Introduction – Before this decade is out

• The context for Kennedy’s speech, briefly covering the early space race
history and how the media had largely been responsible for creating a ‘space
race’ where Eisenhower clearly believed one did not, nor need not, exist.
• Media and the heroic myth – how the likes of ‘Life Magazine’ created an all
new breed of American superhero before any American rocket had cleared the
tower
• How and why Kennedy reached for the moon - Johnson’s role in envisaging
Apollo, and how Khrushchev, Korolev and Gagarin upped the stakes

Superpower aspirations – God speed John Glenn, and Leonov’s expanding suit

• Why the space race mattered
• How Johnson countered Khrushchev’s smoke and mirrors
• The polls and reaction at home
• The press and reaction abroad

Deviations on the road – Apollo 1 and the Soyuz disasters

• NASA and Public Affairs
• Coping with disaster
• Open v closed communication

Space in the televisual age – We come in peace for all mankind

• How television brought the moon closer
• Creating global wonder
• Projecting soft power through scientific logic and soothing words

Budgets, battles and pork belly politics – why the Moon fell out of favour


• The Vietnam effect and the domestic perils of ‘68
• Falling polls
• Apollo 13 and the uniting effect of disaster
• America v the media – the differing impact post Apollo 11 around the world.
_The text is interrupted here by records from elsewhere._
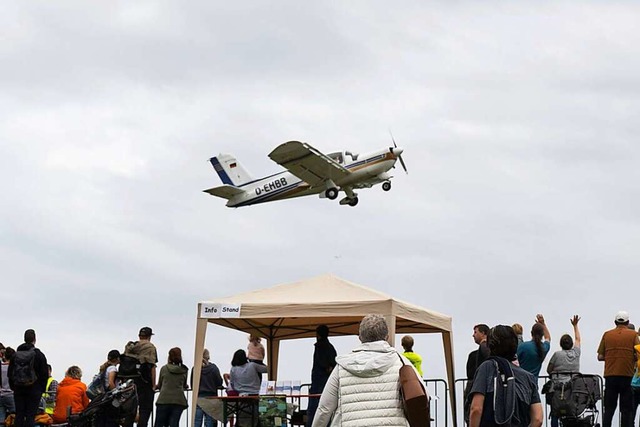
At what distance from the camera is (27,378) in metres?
14.7

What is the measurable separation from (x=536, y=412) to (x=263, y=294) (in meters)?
8.47

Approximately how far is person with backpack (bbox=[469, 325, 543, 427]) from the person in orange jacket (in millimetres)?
8927

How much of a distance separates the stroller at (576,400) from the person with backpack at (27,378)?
668cm

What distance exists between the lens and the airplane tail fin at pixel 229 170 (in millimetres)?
46734

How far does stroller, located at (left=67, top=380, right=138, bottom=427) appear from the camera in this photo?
1402cm

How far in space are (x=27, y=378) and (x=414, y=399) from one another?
8.91 meters

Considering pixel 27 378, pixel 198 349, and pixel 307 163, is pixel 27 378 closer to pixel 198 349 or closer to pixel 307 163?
pixel 198 349

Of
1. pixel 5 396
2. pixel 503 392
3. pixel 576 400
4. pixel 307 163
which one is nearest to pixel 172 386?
pixel 5 396

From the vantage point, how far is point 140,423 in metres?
A: 15.3

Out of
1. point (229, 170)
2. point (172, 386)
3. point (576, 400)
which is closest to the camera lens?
point (576, 400)

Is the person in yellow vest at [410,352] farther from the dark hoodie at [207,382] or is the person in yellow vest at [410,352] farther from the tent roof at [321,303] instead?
the dark hoodie at [207,382]

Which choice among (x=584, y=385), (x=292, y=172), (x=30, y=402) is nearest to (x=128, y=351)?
(x=30, y=402)

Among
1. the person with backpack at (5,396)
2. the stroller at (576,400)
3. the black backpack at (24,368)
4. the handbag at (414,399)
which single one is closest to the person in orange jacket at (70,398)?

Conclusions - only in America, only at this time


• Why the Apollo effect dissipated so quickly
• The dislocation of power – NASA and a mature media
• Could it ever happen again?

It makes sense to start at the beginning, so at 8am today I was watching 'Ordinary Supermen' from Discovery's NASA's Greatest Missions - When we left Earth series, and I've also been reading the opening chapters of Robert Divine's The Sputnik Challenge which is a pretty good read for what's essentially an academic history.